Analytics and SEO aren’t “bad” things. In fact, they actually present opportunities to innovate. Unfortunately for the news, it often leads to click-bait and over-saturation over fears of missing out. The human element is secondary.
It’s a shame. This could be the best time to be a reporter: with a smartphone and laptop and a decent understanding of how to use public transportation, one could run her or his own mobile newsroom. The problem, as ever, is funding that operation. I am not an expert on why local news has become virtually non-existent in some areas, but it’s not hard to speculate.
A concerned citizen likely doesn’t have the capital to support an editorial staff. Local advertisers probably won’t think the juice is worth the squeeze, with free tools like social media available. And those who sit atop city and town pyramids have little incentive to learn more about what things look like at the ground level.That’s not conspiracy; it’s human nature.
I believe not giving a shit is a human right. There are certain things I don’t give a shit about. But that’s what attracted me to the news in the first place. Part of a journalists role is to educate the public. What I experienced, and what I see a lot of now, is the equivalent of teaching to the test. It serves a purpose in small doses, but if universally embraced, a lot of important information is going to slip through the cracks.

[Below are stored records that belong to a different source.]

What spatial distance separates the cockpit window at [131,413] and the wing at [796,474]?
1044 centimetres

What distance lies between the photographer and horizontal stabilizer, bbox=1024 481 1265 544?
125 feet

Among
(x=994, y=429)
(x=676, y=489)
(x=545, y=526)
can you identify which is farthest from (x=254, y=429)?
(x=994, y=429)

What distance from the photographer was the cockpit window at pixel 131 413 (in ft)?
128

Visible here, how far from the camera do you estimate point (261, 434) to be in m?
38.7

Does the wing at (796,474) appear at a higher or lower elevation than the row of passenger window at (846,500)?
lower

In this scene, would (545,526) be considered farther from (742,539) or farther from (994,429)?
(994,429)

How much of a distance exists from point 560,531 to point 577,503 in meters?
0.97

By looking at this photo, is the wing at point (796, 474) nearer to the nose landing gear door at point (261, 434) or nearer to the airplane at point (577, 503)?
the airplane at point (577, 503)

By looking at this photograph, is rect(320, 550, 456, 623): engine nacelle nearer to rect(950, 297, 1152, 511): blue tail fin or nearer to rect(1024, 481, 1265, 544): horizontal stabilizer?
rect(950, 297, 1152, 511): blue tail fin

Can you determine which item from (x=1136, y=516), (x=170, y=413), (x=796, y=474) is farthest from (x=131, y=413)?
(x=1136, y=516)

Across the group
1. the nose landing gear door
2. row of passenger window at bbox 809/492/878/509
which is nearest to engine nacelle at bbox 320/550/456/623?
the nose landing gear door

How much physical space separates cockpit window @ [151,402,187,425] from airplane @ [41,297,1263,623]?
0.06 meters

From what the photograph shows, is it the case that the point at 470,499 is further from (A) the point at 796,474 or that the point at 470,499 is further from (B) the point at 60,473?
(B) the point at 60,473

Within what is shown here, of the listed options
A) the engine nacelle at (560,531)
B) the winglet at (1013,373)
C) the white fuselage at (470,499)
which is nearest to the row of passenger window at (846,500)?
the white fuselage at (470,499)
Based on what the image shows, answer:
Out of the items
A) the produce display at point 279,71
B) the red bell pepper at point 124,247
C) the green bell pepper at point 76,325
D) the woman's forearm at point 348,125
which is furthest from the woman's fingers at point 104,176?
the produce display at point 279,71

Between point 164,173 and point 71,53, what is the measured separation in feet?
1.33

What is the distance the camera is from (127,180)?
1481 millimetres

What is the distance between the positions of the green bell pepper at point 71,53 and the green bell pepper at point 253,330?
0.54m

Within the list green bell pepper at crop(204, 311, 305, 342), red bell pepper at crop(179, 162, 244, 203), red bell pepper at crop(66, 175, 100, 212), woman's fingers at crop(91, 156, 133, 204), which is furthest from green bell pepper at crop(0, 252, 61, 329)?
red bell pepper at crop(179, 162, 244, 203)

I try to avoid the news but it’s impossible. I see it all over the place and it’s hard to look away. I’m frustrated by how many other stories aren’t being heard and how reporters are dis-incentivized to cover topics that haven’t been searched--or might not be searched--enough in Google. This is a bastardized version of the “work smarter, not harder” approach. It’s giving readers what they expect to see rather than advancing the conversation.
It reminds me of being an addict. It’s easier to use and get a fix than deliberately trying to do something else.